Wednesday 7 October 2009

Dividends - Where There's Stodge There's Brass

We live in strange times. Interest rates are scraping along the floor, and the stock market is performing exuberant aerobatics daily. Where does the risk-averse average Joe or Joess put his or her cash for a couple of years without worrying too much about it?

There are lots of possibilities, like gilts (government debt) or corporate bonds (loans to companies). But one that is often overlooked is investing for dividends. Dividends are paid by companies to shareholders when they wish to pay out some profits (assuming they've made any). Dividend yield is the latest annual dividend divided by the share price. For example, a company with a share price of 200p that's paid out a dividend of 15p has a dividend yield of (15 / 200) = 7.5%.

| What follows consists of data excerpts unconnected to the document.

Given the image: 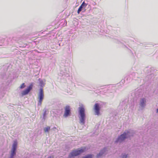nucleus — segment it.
Returning a JSON list of instances; mask_svg holds the SVG:
<instances>
[{
	"label": "nucleus",
	"mask_w": 158,
	"mask_h": 158,
	"mask_svg": "<svg viewBox=\"0 0 158 158\" xmlns=\"http://www.w3.org/2000/svg\"><path fill=\"white\" fill-rule=\"evenodd\" d=\"M85 148L83 147L79 148L77 150H73L70 153L68 158H72V157L78 156L83 153L85 151Z\"/></svg>",
	"instance_id": "obj_1"
},
{
	"label": "nucleus",
	"mask_w": 158,
	"mask_h": 158,
	"mask_svg": "<svg viewBox=\"0 0 158 158\" xmlns=\"http://www.w3.org/2000/svg\"><path fill=\"white\" fill-rule=\"evenodd\" d=\"M79 113L81 118H80V121L81 123L84 124L85 123V109L83 107L79 108Z\"/></svg>",
	"instance_id": "obj_2"
},
{
	"label": "nucleus",
	"mask_w": 158,
	"mask_h": 158,
	"mask_svg": "<svg viewBox=\"0 0 158 158\" xmlns=\"http://www.w3.org/2000/svg\"><path fill=\"white\" fill-rule=\"evenodd\" d=\"M129 133V132L127 131V132H125L123 134H122L119 137L116 141V142H121L124 140L126 137H127L128 136H127Z\"/></svg>",
	"instance_id": "obj_3"
},
{
	"label": "nucleus",
	"mask_w": 158,
	"mask_h": 158,
	"mask_svg": "<svg viewBox=\"0 0 158 158\" xmlns=\"http://www.w3.org/2000/svg\"><path fill=\"white\" fill-rule=\"evenodd\" d=\"M44 97V94L43 90L42 89H41L40 90L39 95H38L39 102L38 103V105H41L42 101Z\"/></svg>",
	"instance_id": "obj_4"
},
{
	"label": "nucleus",
	"mask_w": 158,
	"mask_h": 158,
	"mask_svg": "<svg viewBox=\"0 0 158 158\" xmlns=\"http://www.w3.org/2000/svg\"><path fill=\"white\" fill-rule=\"evenodd\" d=\"M33 87V85L32 84H31L26 89L23 91L21 94L23 96L27 94L32 89Z\"/></svg>",
	"instance_id": "obj_5"
},
{
	"label": "nucleus",
	"mask_w": 158,
	"mask_h": 158,
	"mask_svg": "<svg viewBox=\"0 0 158 158\" xmlns=\"http://www.w3.org/2000/svg\"><path fill=\"white\" fill-rule=\"evenodd\" d=\"M17 144L16 142H15L13 143L11 154V158H12L13 156L15 154V151L17 147Z\"/></svg>",
	"instance_id": "obj_6"
},
{
	"label": "nucleus",
	"mask_w": 158,
	"mask_h": 158,
	"mask_svg": "<svg viewBox=\"0 0 158 158\" xmlns=\"http://www.w3.org/2000/svg\"><path fill=\"white\" fill-rule=\"evenodd\" d=\"M70 107L69 106H66L65 108V112L64 115V116L66 117L70 114Z\"/></svg>",
	"instance_id": "obj_7"
},
{
	"label": "nucleus",
	"mask_w": 158,
	"mask_h": 158,
	"mask_svg": "<svg viewBox=\"0 0 158 158\" xmlns=\"http://www.w3.org/2000/svg\"><path fill=\"white\" fill-rule=\"evenodd\" d=\"M87 5V4L85 3V2H83L78 8L77 12V13L78 14H79L80 12L82 10V9L83 8H85Z\"/></svg>",
	"instance_id": "obj_8"
},
{
	"label": "nucleus",
	"mask_w": 158,
	"mask_h": 158,
	"mask_svg": "<svg viewBox=\"0 0 158 158\" xmlns=\"http://www.w3.org/2000/svg\"><path fill=\"white\" fill-rule=\"evenodd\" d=\"M94 110L96 113V114L99 115V114L100 107L98 103H96L94 106Z\"/></svg>",
	"instance_id": "obj_9"
},
{
	"label": "nucleus",
	"mask_w": 158,
	"mask_h": 158,
	"mask_svg": "<svg viewBox=\"0 0 158 158\" xmlns=\"http://www.w3.org/2000/svg\"><path fill=\"white\" fill-rule=\"evenodd\" d=\"M140 105L141 106H143L145 105V103L146 102L145 99L143 98H142L140 100Z\"/></svg>",
	"instance_id": "obj_10"
},
{
	"label": "nucleus",
	"mask_w": 158,
	"mask_h": 158,
	"mask_svg": "<svg viewBox=\"0 0 158 158\" xmlns=\"http://www.w3.org/2000/svg\"><path fill=\"white\" fill-rule=\"evenodd\" d=\"M105 149L104 148L103 150H101L100 152L97 155V157H99L100 156L102 155V154L104 153V152H105Z\"/></svg>",
	"instance_id": "obj_11"
},
{
	"label": "nucleus",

So a high dividend yield means a company is paying good profits relative to its share price; and the dividend yield is effectively your rate of return. Be careful though! High dividends can tell another story; sometimes a high dividend yield can mean that the share price is depressed, which in turn may mean that the company is underperforming. And an unprofitable company won't be paying any dividends at all, regardless of what it paid in the past.

Dividends are simple, but like many things financial, are surrounded by jargon like EPS and dividend cover, designed to put you off so that you'll rely on some overpaid underperforming 'professional' instead. Don't be discouraged. If you want to know all you need to here is an old but excellent primer from the top people at The Motley Fool.

Some of our dullest companies pay a good dividend, year-in, year-out. You simply buy the shares and wait for the cheque to arrive. So which company to choose? In the good old days banks were stolid and uninteresting, and always profitable. How times change. Some of the banks look cheap now, but our objective today is to find something unexciting.

British American Tobacco (LSE:BATS) might be a good choice, if you're happy with an outfit whose long-term aim is to give lung cancer to every child in the Far East. But there are even duller companies. My strategy is to choose household names who I feel will be around for a year or two, and do a bit of basic research including looking at their web-site. Utilities like Scottish and Southern Energy (LSE:SSE) are paying good dividends. Even here you need to do your research. For example, look at United Utilities (LSE:UU.) who look good at first glance; until you start looking at their recent press. If you're feeling a bit tastier how about BP (LSE:BP.)? We'll always need oil. Right?

So there are no easy answers, and your own research and gut feel are critical. So where do you research beyond simple press articles? The LSE web-site is a mine of information; and there are sites like Dividend Investor which provide a free basic service.

And where do you buy your shares? The web is a good place to start; there are many execution-only (i.e. no advice) sites. They'll charge about a tenner, and you pay 0.5% stamp duty to Gordon and Alistair, bless 'em. It's a mild pain because you'll have to open an account and deposit funds before you trade. If instead you want to talk to a human being, or failing that a trader, most banks provide a (more expensive) share-dealing service, such as Nationwide's.

If you do decide to invest for dividends, plan to hold on to them for a while; it'll take some time to wipe out the cost of buying and selling the shares, and if you've chosen right, you may even get a bit of capital growth as the shares grow in value. Good hunting.